Fala de Tonico Bastos ao ser descoberto por
Nacib junto com Gabriela.
Clímax (social e político) - Neste campo o clímax ocorre quando Mundinho Falcão ganha a batalha política do coronel Ramiro
Bastos, e acaba então se elegendo. Mostrando que a força do progresso só crescia.
4.Desfecho
A parte de conclusão dos acontecimentos da trama, que depende dos acontecimentos
do clímax.
Desfecho (amoroso)- Apesar de ser traído, Nacib sente a falta de Gabriela, tanto
no lado profissional (Gabriela enquanto cozinheira), quanto no lado sentimental,
a falta de sua amada. Então Nacib acaba perdoando Gabriela, e eles passam
a viver como antes do casamento.
"E aqui termina a história de Nacib e
Gabriela quando renasce a chama do amor de uma brasa dormida nas cinzas do
peito."
Esse trecho é retirado no final do
livro, no seu desfecho.
Desfecho (social e político) - Com a vitória de Mundinho Falcão nas eleições o progresso chegou
de vez à Ilhéus, sendo quebrado os
tabus dos coronéis e iniciando-se novas obras em prol da
cidade.
"Pela primeira vez, na história de Ilhéus, um coronel
do cacau viu-se condenado à prisão por haver assassinado esposa adúltera e seu
amante."
Trecho extraído do final do romance
mostrando a perda de poderes dos coronéis.

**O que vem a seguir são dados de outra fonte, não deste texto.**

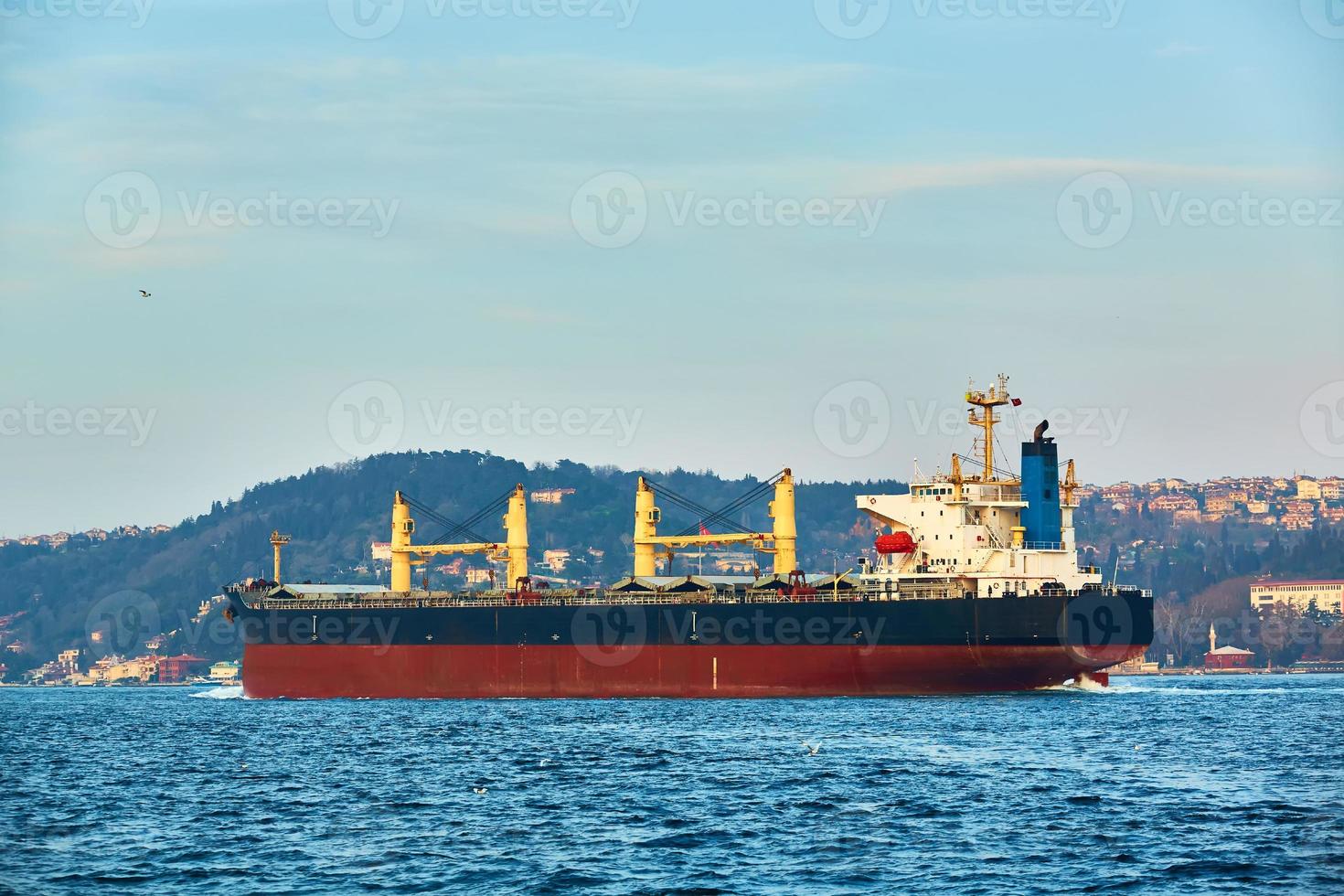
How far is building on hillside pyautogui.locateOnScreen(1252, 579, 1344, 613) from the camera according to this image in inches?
6836

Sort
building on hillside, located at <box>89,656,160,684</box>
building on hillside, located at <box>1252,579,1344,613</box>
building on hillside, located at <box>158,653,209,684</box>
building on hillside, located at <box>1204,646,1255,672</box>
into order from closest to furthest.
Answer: building on hillside, located at <box>1204,646,1255,672</box> → building on hillside, located at <box>1252,579,1344,613</box> → building on hillside, located at <box>158,653,209,684</box> → building on hillside, located at <box>89,656,160,684</box>

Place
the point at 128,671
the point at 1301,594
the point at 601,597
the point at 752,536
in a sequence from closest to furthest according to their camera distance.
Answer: the point at 601,597
the point at 752,536
the point at 1301,594
the point at 128,671

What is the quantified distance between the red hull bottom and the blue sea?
4392 mm

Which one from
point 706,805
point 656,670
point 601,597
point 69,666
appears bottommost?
point 706,805

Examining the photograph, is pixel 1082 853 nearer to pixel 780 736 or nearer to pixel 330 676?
pixel 780 736

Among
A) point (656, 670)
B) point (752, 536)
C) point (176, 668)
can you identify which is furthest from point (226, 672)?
point (656, 670)

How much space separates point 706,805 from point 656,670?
3221cm

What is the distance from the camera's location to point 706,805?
36.7 metres

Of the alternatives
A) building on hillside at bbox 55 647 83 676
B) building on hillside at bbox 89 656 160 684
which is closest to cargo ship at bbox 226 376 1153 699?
building on hillside at bbox 89 656 160 684

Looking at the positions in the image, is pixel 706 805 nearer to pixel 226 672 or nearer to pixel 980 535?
pixel 980 535

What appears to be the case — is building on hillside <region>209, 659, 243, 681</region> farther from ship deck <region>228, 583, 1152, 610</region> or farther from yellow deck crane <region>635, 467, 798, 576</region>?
yellow deck crane <region>635, 467, 798, 576</region>

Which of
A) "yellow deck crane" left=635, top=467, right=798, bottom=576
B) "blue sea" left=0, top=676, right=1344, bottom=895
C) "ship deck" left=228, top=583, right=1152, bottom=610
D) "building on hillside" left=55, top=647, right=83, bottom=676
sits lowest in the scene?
"blue sea" left=0, top=676, right=1344, bottom=895

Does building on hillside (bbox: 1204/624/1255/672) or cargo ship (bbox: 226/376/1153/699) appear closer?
cargo ship (bbox: 226/376/1153/699)

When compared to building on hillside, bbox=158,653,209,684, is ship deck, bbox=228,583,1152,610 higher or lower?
higher
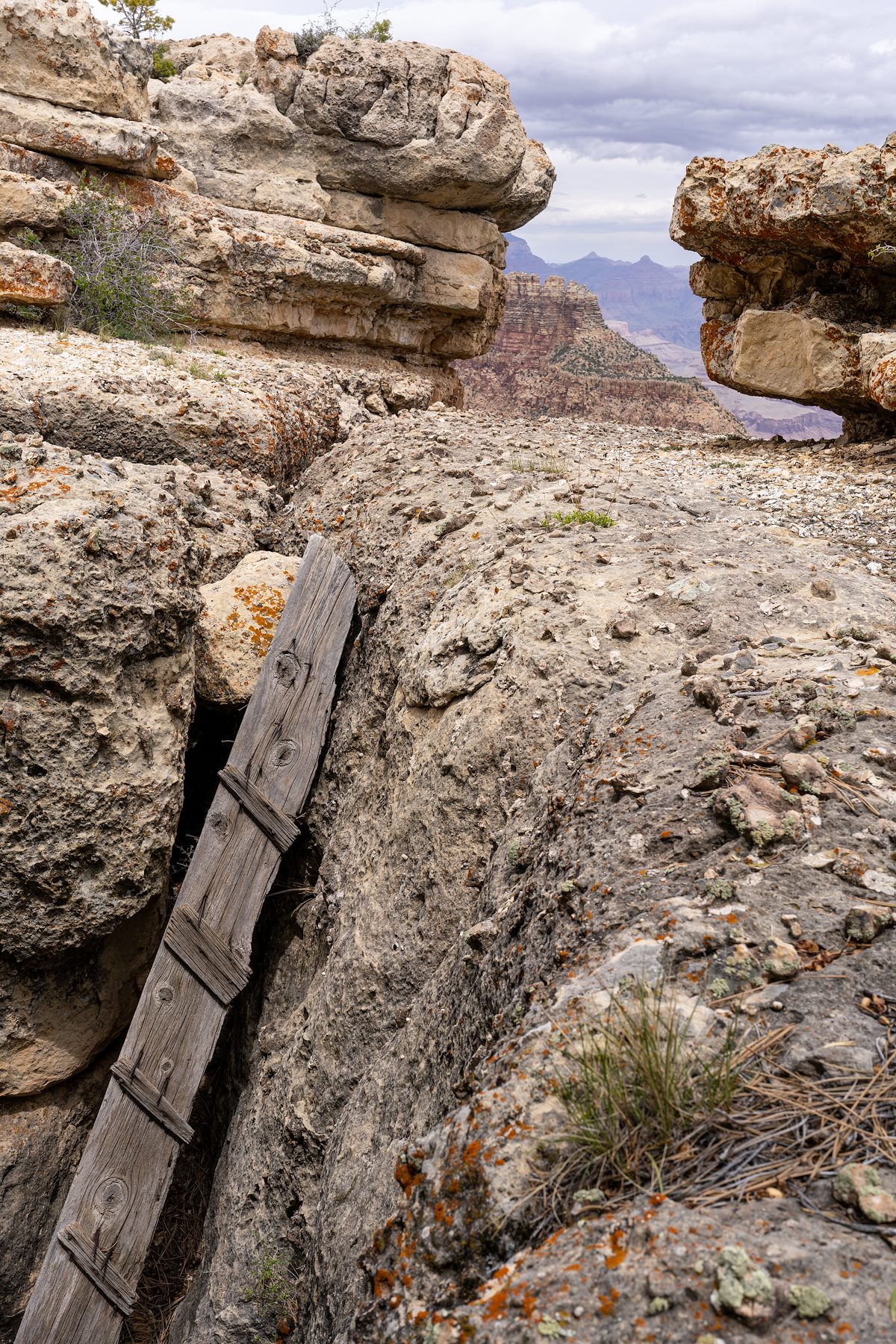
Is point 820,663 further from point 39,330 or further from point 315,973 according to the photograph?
point 39,330

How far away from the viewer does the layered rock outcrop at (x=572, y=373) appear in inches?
1532

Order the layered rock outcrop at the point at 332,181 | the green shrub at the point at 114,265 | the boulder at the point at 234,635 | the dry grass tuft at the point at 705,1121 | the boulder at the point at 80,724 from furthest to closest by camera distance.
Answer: the layered rock outcrop at the point at 332,181, the green shrub at the point at 114,265, the boulder at the point at 234,635, the boulder at the point at 80,724, the dry grass tuft at the point at 705,1121

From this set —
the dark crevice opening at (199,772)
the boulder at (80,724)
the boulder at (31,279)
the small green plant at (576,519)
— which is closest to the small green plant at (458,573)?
the small green plant at (576,519)

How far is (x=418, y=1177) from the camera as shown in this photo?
1.77 m

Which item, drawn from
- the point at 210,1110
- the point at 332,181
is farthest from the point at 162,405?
the point at 332,181

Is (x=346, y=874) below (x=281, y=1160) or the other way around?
the other way around

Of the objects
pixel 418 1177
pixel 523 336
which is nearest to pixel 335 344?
pixel 418 1177

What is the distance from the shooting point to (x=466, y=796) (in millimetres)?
3266

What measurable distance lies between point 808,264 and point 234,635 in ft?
17.1

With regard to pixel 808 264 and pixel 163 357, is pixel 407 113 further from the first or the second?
pixel 163 357

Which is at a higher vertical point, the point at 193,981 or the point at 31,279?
the point at 31,279

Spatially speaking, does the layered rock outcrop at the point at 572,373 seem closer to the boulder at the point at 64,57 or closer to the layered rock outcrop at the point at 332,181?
the layered rock outcrop at the point at 332,181

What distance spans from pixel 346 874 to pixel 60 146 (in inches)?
294

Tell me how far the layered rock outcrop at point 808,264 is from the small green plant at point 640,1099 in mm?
5111
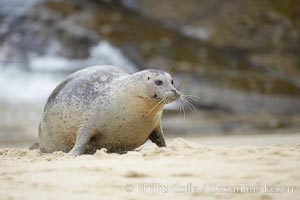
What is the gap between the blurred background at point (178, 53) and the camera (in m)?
10.9

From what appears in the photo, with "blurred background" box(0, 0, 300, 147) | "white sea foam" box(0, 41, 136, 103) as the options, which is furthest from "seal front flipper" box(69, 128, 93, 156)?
"white sea foam" box(0, 41, 136, 103)

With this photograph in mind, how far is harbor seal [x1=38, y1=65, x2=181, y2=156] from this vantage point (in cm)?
461

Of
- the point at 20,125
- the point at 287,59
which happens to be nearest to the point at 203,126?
the point at 20,125

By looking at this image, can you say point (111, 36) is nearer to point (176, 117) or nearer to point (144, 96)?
point (176, 117)

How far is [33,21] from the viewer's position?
1365cm

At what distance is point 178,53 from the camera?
1320 cm

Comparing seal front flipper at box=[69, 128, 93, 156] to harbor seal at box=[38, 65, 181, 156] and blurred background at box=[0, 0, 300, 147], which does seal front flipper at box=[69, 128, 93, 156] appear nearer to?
harbor seal at box=[38, 65, 181, 156]

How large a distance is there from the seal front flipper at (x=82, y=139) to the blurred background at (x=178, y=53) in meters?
4.62

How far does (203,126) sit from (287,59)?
14.7 feet

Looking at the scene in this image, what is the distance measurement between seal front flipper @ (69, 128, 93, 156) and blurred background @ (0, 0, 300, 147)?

O Narrador, como ele vê e apresenta a cultura baiana Embora seja um romance regionalista
da Segunda Fase Modernista (1930-45), "Gabriela Cravo e Canela" ainda
conserva elementos da narrativa do séc. XIX. No livro
podemos observar a grande ênfase que o autor dá ao local onde se passa a trama, podemos dizer que como no séc. XIX ocorre o realce da cor local. As personagens são nesta trama extremamente relacionados ao meio, ou seja, a
influência do meio social, que é outra característica do Romantismo.
"... saiu de casa ainda quase noite, às quatro da manhã, e viu o céu despejado num
azul fantasmagórico de aurora desabrochando, o sol a anunciar-se num clarão alegre sobre o
mar..."
Trecho exaltando a beleza de um nascer do
Sol em Ilhéus.
Comentários sobre o Narrador
A narração é feita de um ponto de vista externo. O narrador é onisciente ou seja tem conhecimento de tudo que se passa na
trama e se encontra terceira pessoa, ele também não participa da história.
O fato da narração ser feita de um ponto de vista externo prejudica a riqueza das
personagens já que elas se tornam mais estereotipadas não havendo aprofundamento psicológico da identidade
destas.
Problemas sociais e psicológicos presentes na Narrativa:
1. Os
Coronéis X as Forças Progressistas
Este conflito ocorre em plano político. Os coronéis extremamente conservadores
são contra o progresso que chegava em Ilhéus, pois temiam perder seus poderes locais.
Com o progresso aumentaria o comércio diminuindo assim a importância dos grandes
latifundiários da região.
2. Exploração dos lavradores
O meio que os coronéis encontravam para manter suas riquezas era a super exploração dos lavradores. Devido as terras se concentrarem nas mãos de poucos latifundiários ficando uma grande
massa de trabalhadores passando fome e por não terem escolha aceitam
as miseráveis condições impostas por estes.
3. As
relações sociais
A mulher não possuía direitos como os do homem, suas opiniões não eram consideradas pela sociedade, possuía apenas o papel de cuidar dos afazeres domésticos e terem filhos. As vezes eram tratadas como objetos
assim como a alguns trabalhadores braçais, verdadeiras
mercadorias. Isso denomina-se reificação.
4. O
adultério
O livro divulga bem esta questão. Nesta época o adultério era extremamente comum porém punido com
severidade, era normal o homem traído matar a mulher e o
amante para manter sua imagem limpa perante a sociedade, isto era chamado de
defesa da honra. No caso da traição de Gabriela, ela
acabou perdoada por Nacib destoando dos demais casos da época e acabando com este "tabu".